I think the reason for not recommending the P5B is because with the old bios, your FSB is limited to 400mhz. FSB Termination is limited to 1.3v and ram is limited to 2.1v.

Well with the latest bios. FSB is limited to 650mhz and FSB Termination goes up to 1.45v. But the ram is still at 2.1v. But hey I am running just fine at 2.1 :)

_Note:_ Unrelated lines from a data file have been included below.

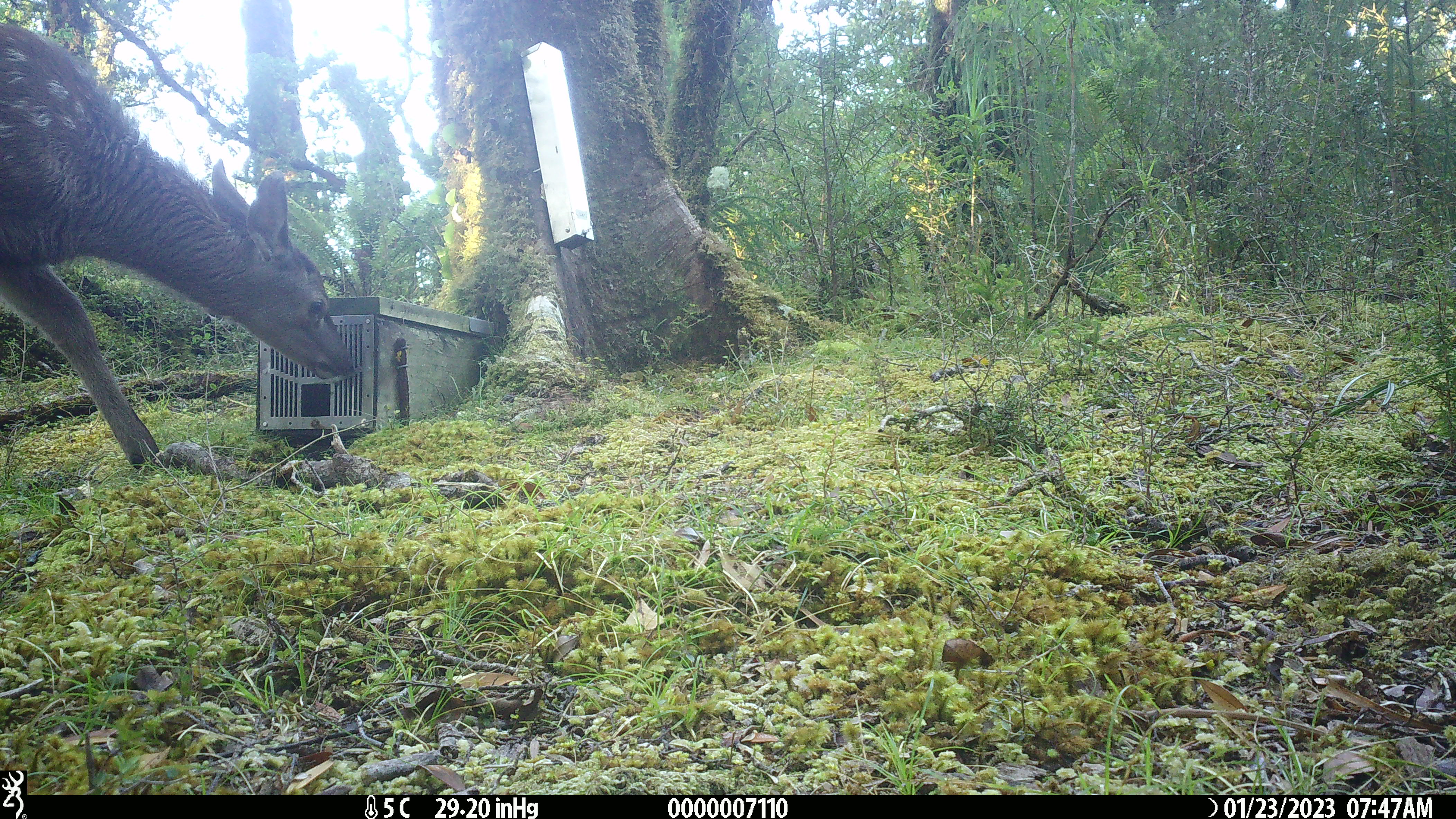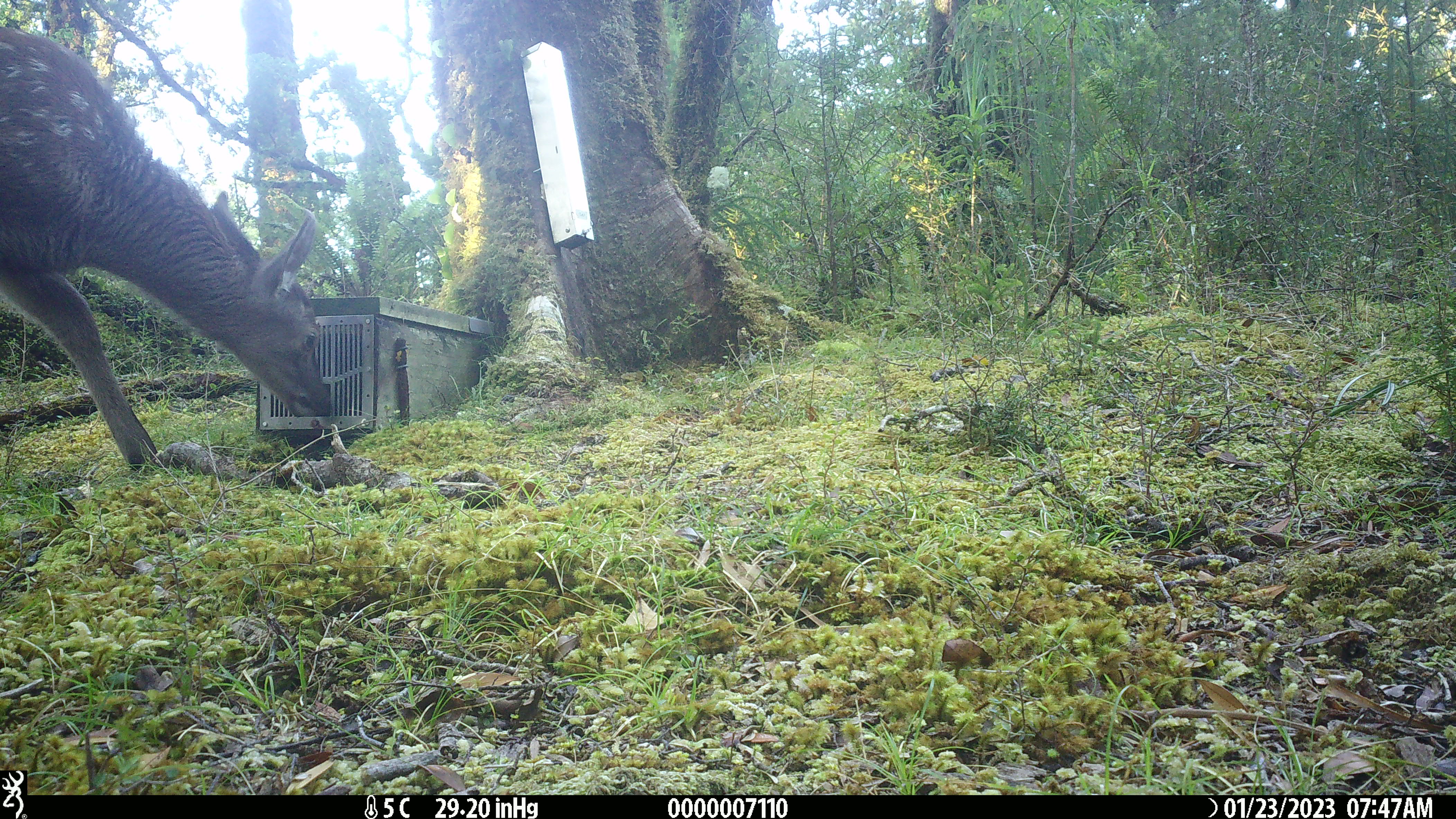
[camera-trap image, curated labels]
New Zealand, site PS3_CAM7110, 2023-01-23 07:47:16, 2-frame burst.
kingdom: Animalia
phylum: Chordata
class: Mammalia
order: Artiodactyla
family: Cervidae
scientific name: Cervidae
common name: deer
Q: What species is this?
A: Deer (Cervidae).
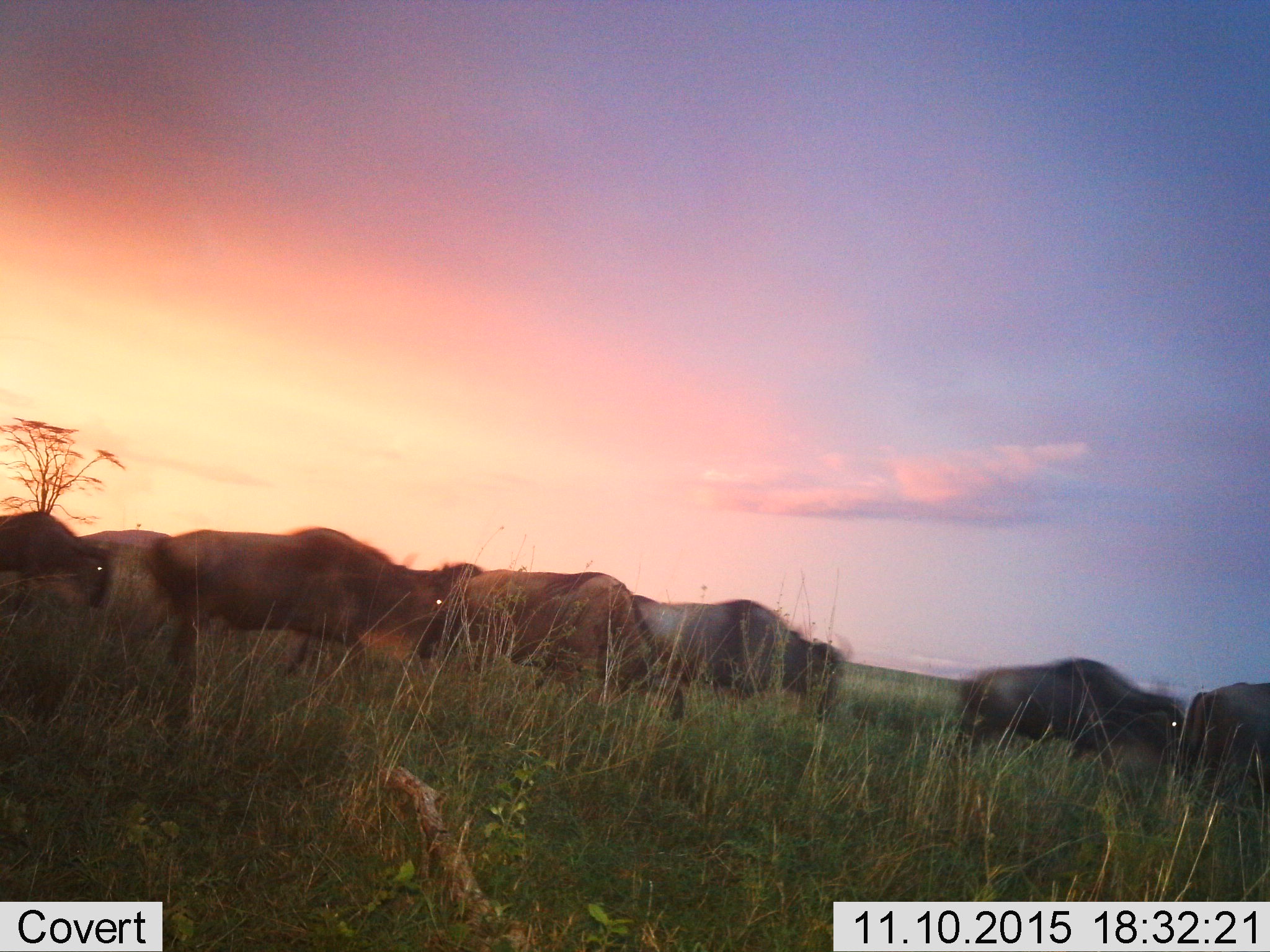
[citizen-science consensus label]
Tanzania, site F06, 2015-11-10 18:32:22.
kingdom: Animalia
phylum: Chordata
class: Mammalia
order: Artiodactyla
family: Bovidae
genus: Connochaetes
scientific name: Connochaetes taurinus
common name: blue wildebeest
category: wildebeest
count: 7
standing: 0%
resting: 0%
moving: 100%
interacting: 0%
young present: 0%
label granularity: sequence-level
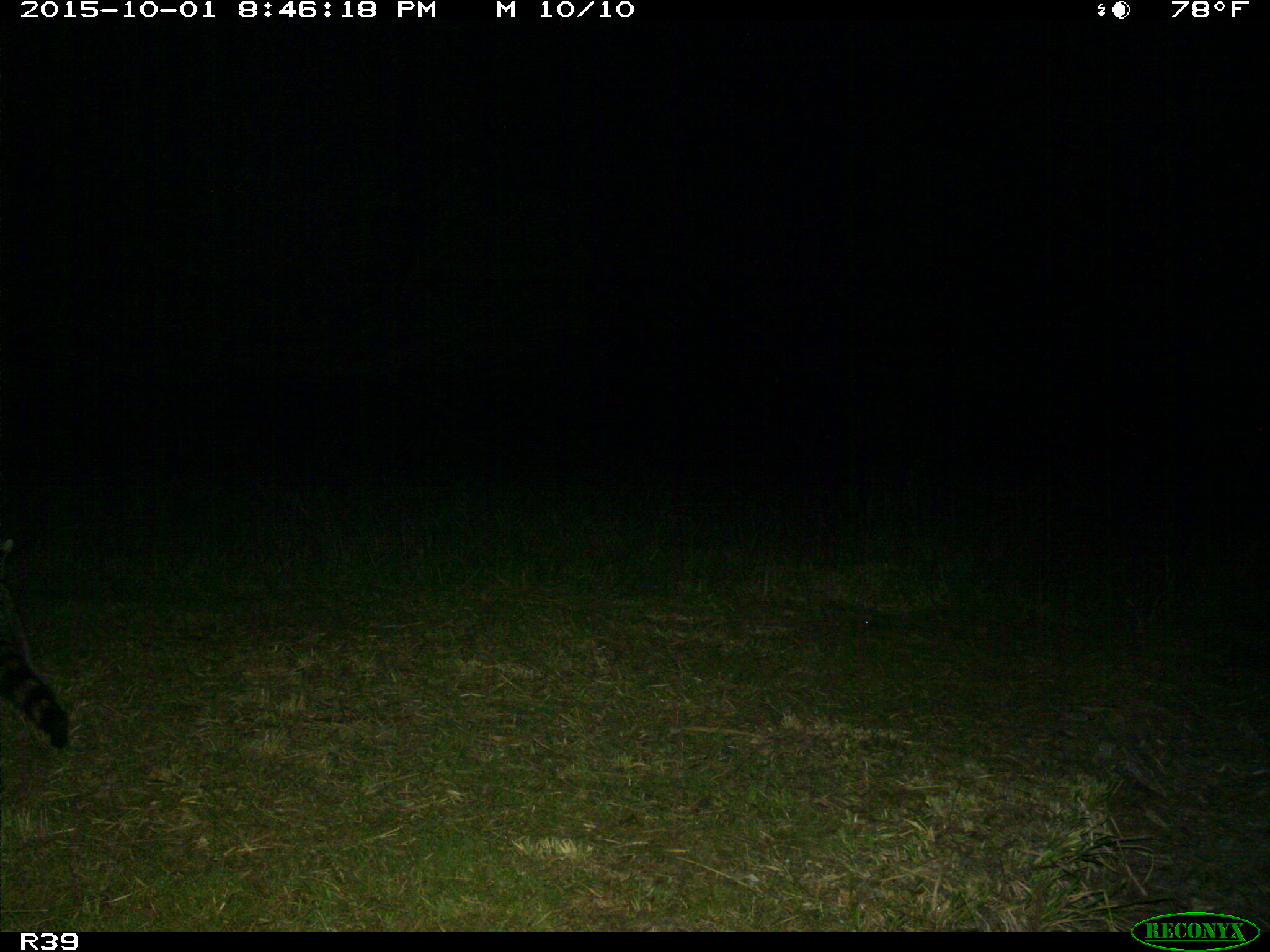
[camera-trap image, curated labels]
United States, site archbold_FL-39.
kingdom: Animalia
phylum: Chordata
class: Mammalia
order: Carnivora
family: Procyonidae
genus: Procyon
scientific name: Procyon lotor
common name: common raccoon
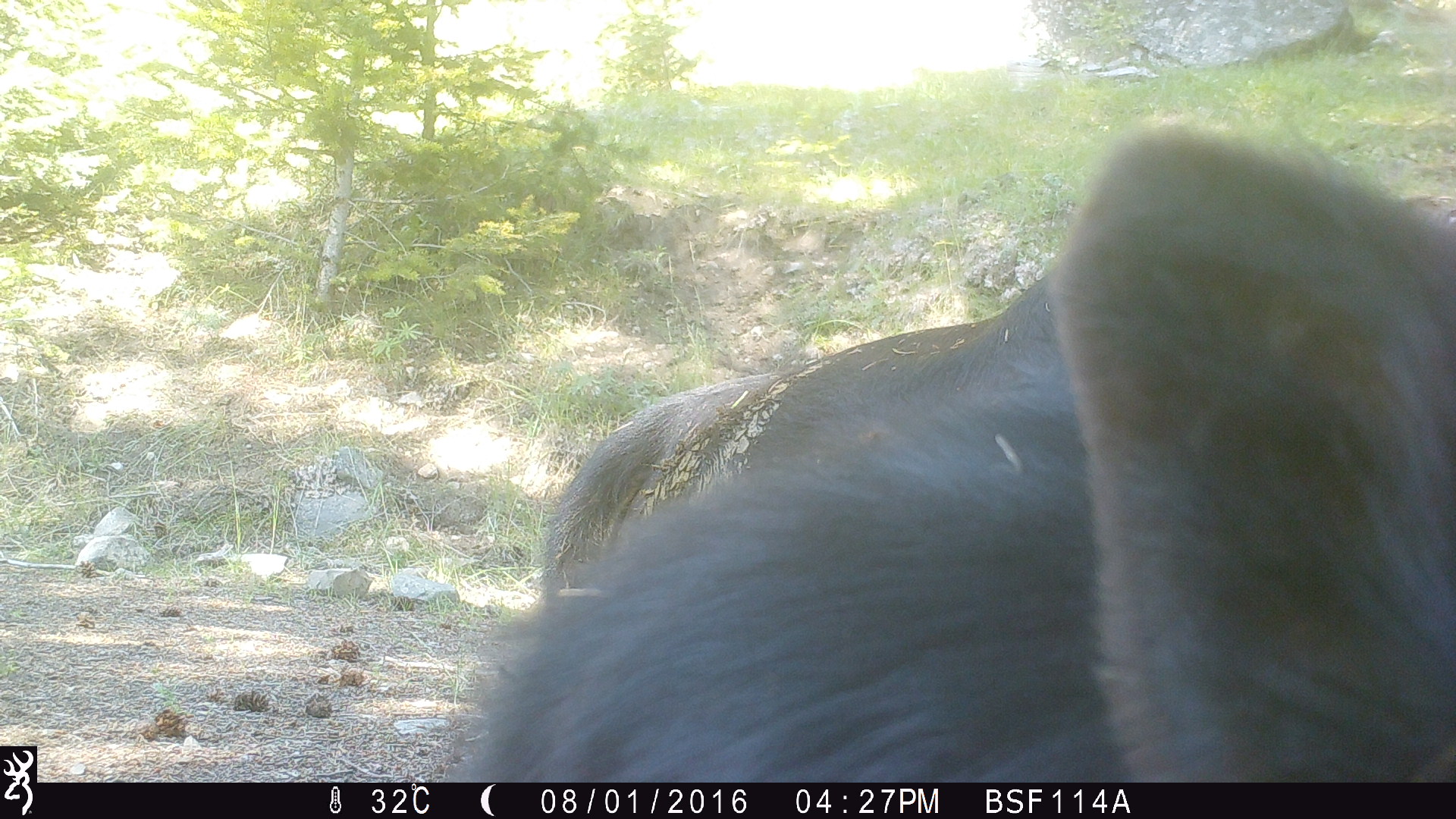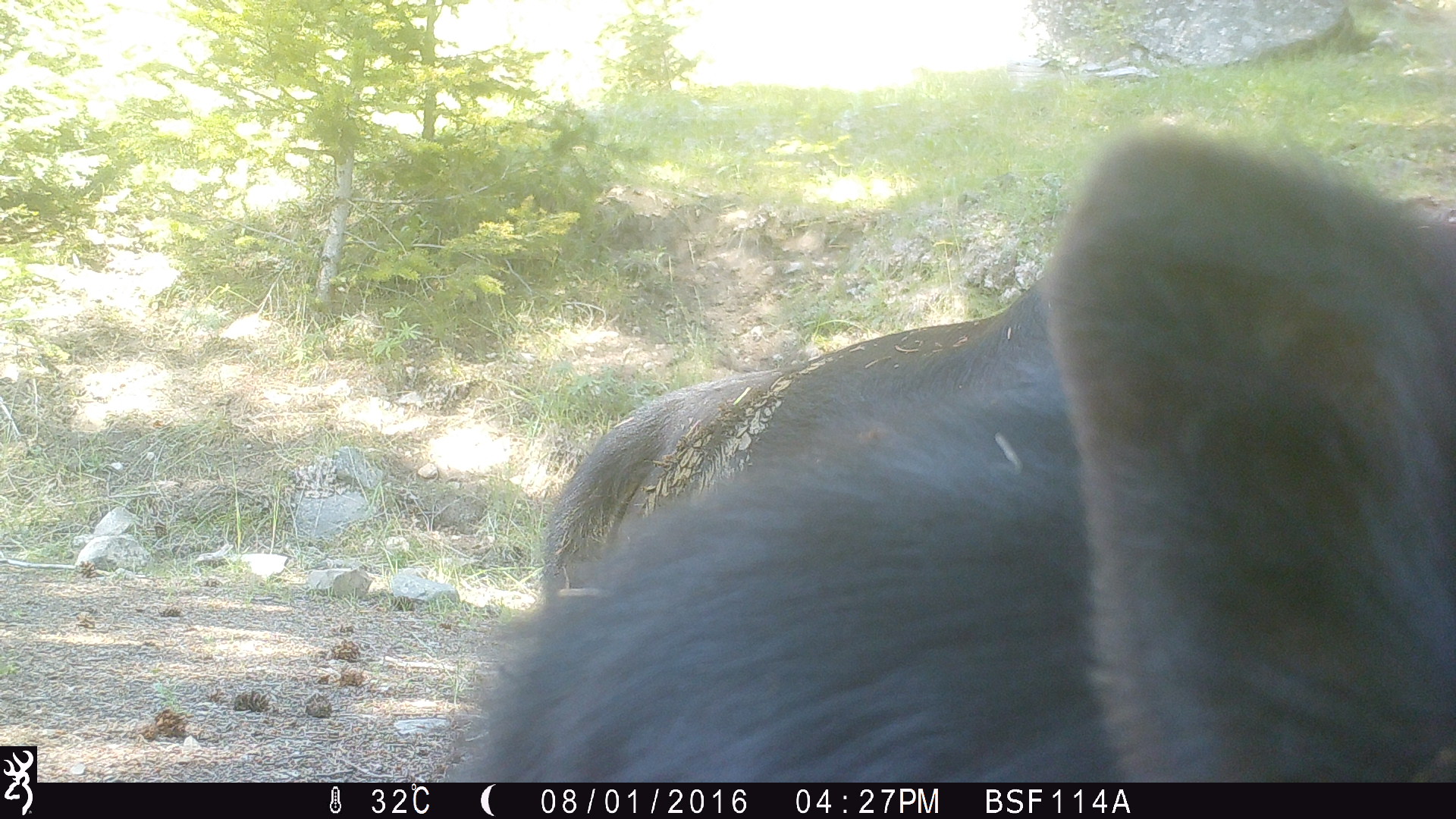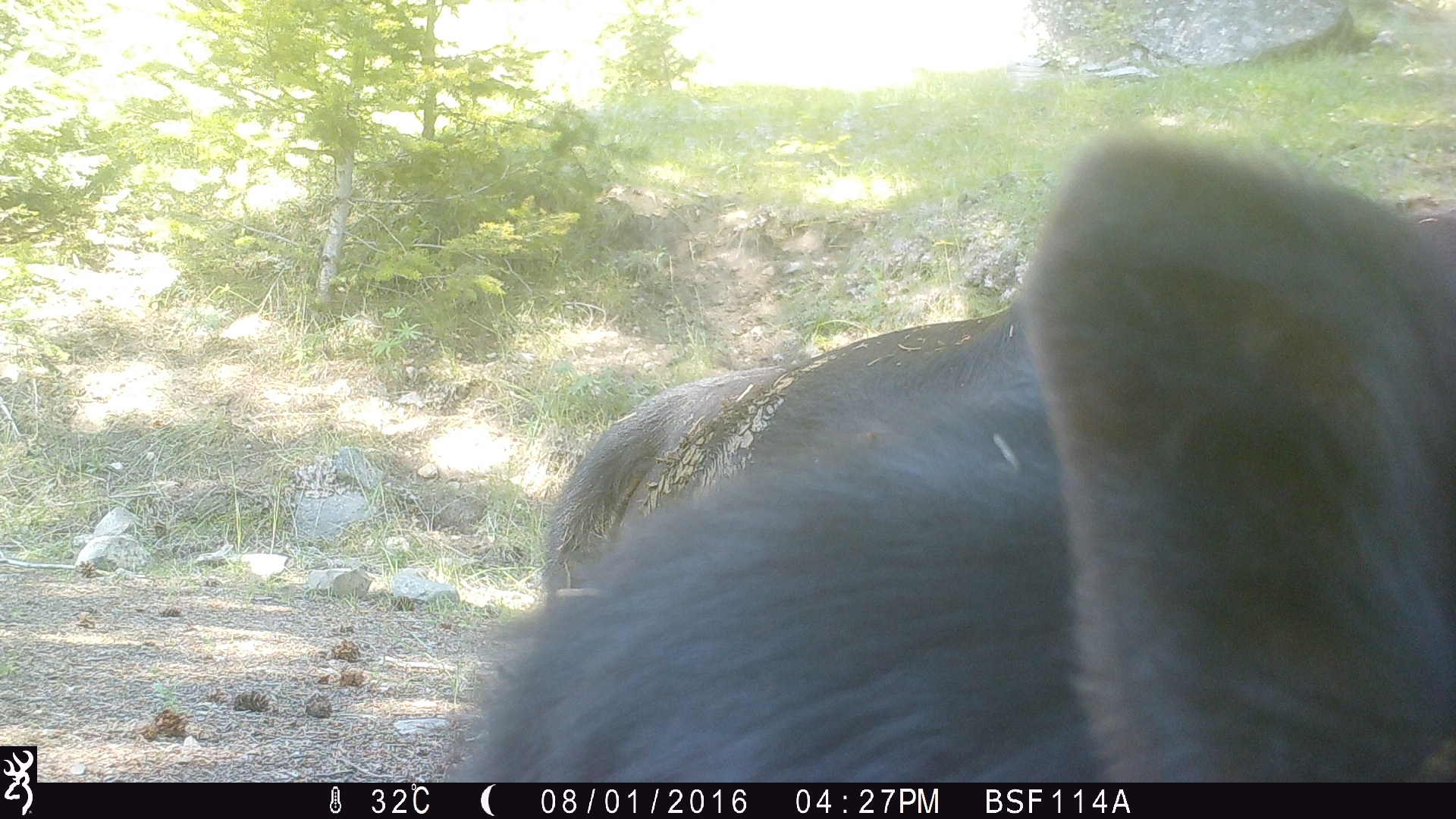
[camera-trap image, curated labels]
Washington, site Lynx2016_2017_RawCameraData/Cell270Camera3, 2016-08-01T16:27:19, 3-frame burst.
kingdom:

I've done my reading as well, and people are far too concerned about their temps. While it's usually ideal to have any PC component as cool as possible, you really don't need to worry about your C2D until you get to around 75C+, as measured by TAT. Let me explain:

The Tjunction is at 85c. That's the temperature of the cores themselves at which you START to do damage, at least until the processor throttles itself down. TAT and Core Temp both read the Tjunction temperatures. Most motherboard monitor tools, like nVidia's, reads the case temp., which isn't an actual reading from either of the cores themselves, but rather a sensor placed nearby. The case temp. should be A LOT lower than Tjunction, for obvious reasons. :p

The C2D is rated at 61.4C case, and 85c Tjunction. Check TAT for Tj, and your BIOS or some motherboard monitor tool for case. If you're below both of thoes temps, you're golden. But yeah, it's best to stay as cool as possible, to keep your processor all nice and healthy for good long time. :o

Thought I'd type that out, because I know I searched quite awhile to find the answers myself. :) Personally, I'm fine with 75C. I realize that it was designed to be that hot. Not like I'll have it for more than a year anyway.

SlieTheSecond 01-09-07 12:29 AM

Re: very very good OCing guide for C2D's
 
Thermal Specification: The thermal specification shown is the maximum case temperature at the maximum Thermal Design Power (TDP) value for that processor. It is measured at the geometric center on the topside of the processor integrated heat spreader. For processors without integrated heat spreaders such as mobile processors, the thermal specification is referred to as the junction temperature (Tj). The maximum junction temperature is defined by an activation of the processor Intel Thermal Monitor. The Intel Thermal Monitor’s automatic mode is used to indicate that the maximum TJ has been reached.

Which is 61.4C for the E6400.

Now I came across a post (I did a quick look in my bookmarks but I guess I forgot to bookmark it, still might be able to find it) where a user placed a temperature sensor directly on top of the IHS. This sensor was designed to be placed between the heat sink and cpu. Ran some tests. And the temperature that came off the IHS was pretty much exactly the same as the cores.

So hitting 61c in the cores means 61c on the IHS.
Hitting 75c on the cores means 75c on the IHS which means 14c over Intel's rated limit.

Unless I am miss understanding something here?

Ps I use core temp. Nivida monitoring software doesn't even work. I can't even use it to check my nvidia video card temps. Nvidia monitor says its runs at a constant 53c idle and under load.